- **SEU OBJETIVO**
Por favor, copie na íntegra o trecho selecionado abaixo, sobre as mudanças no uso do solo em Tamandaré, sem alterar uma só palavra.

- **TRECHO SELECIONADO**
▼

Observou-se uma transformação da paisagem impulsionada por fatores socioeconômicos e ambientais, com destaque para o crescimento urbano, a expansão agropecuária e, em menor escala, a recuperação ambiental. A análise temporal da dinâmica de uso e ocupação do solo revelou padrões de estabilidade em alguns tipos de uso e significativas transformações em outros. O aumento mais expressivo foi o de áreas urbanas, indo de menos de 1% do território, para 5,3%, com crescimento mais expressivo na região costeira de Tamandaré, impulsionada após os anos 1990 pelo Prodetur. As áreas de pastagem passaram de 2,42% para 5,95%, especialmente após 2010, o que pode refletir uma intensificação da atividade pecuária, e consequente aumento da pressão sobre o solo e vegetação nativa. Por outro lado, a categoria mosaico de usos diminuiu significativamente, de 47,95% para 33,60%, sugerindo uma expansão das atividades de uso do solo, com áreas anteriormente diversificadas sendo transformadas para usos específicos ou uma possível reclassificação dos dados de satélite.

▲

- **DADOS DISPONÍVEIS**
▼

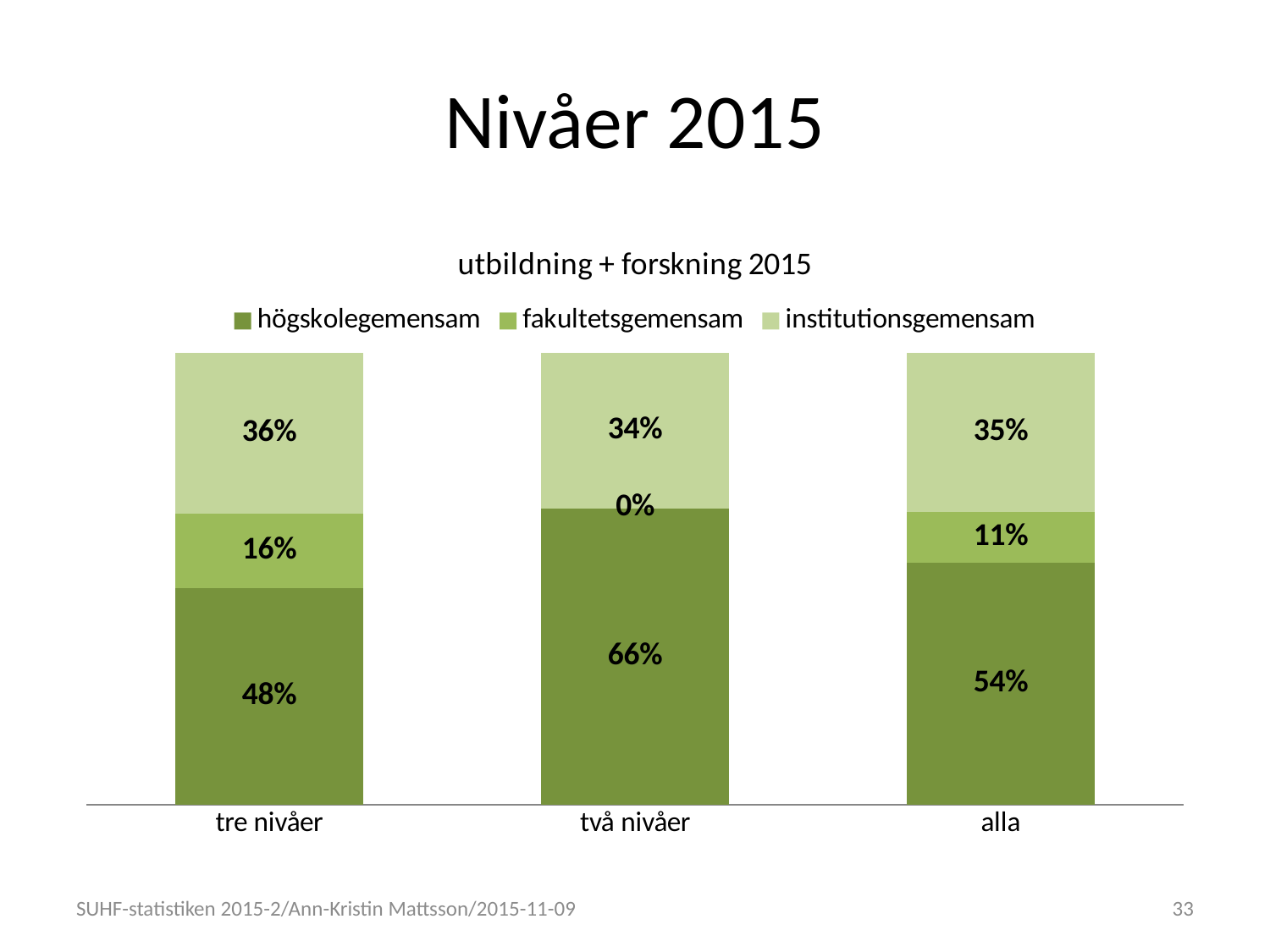
How many series does the legend list? 3 What kind of chart is shown on the slide? stacked bar chart Which is larger, the institutionsgemensam value for tre nivåer or for två nivåer? tre nivåer Which category has the lowest fakultetsgemensam value? två nivåer What is the fakultetsgemensam value for alla? 11% What is the högskolegemensam value for tre nivåer? 48% What is the institutionsgemensam value for alla? 35% How many categories are shown on the x axis? 3 What is the title of the chart? utbildning + forskning 2015 What is the difference between the högskolegemensam values for två nivåer and tre nivåer? 18% Which category has the highest högskolegemensam value? två nivåer What is the fakultetsgemensam value for två nivåer? 0%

▲

- **RESULTADO DO EXERCÍCIO**
Observou-se uma transformação da paisagem impulsionada por fatores socioeconômicos e ambientais, com destaque para o crescimento urbano, a expansão agropecuária e, em menor escala, a recuperação ambiental. A análise temporal da dinâmica de uso e ocupação do solo revelou padrões de estabilidade em alguns tipos de uso e significativas transformações em outros. O aumento mais expressivo foi o de áreas urbanas, indo de menos de 1% do território, para 5,3%, com crescimento mais expressivo na região costeira de Tamandaré, impulsionada após os anos 1990 pelo Prodetur. As áreas de pastagem passaram de 2,42% para 5,95%, especialmente após 2010, o que pode refletir uma intensificação da atividade pecuária, e consequente aumento da pressão sobre o solo e vegetação nativa. Por outro lado, a categoria mosaico de usos diminuiu significativamente, de 47,95% para 33,60%, sugerindo uma expansão das atividades de uso do solo, com áreas anteriormente diversificadas sendo transformadas para usos específicos ou uma possível reclassificação dos dados de satélite.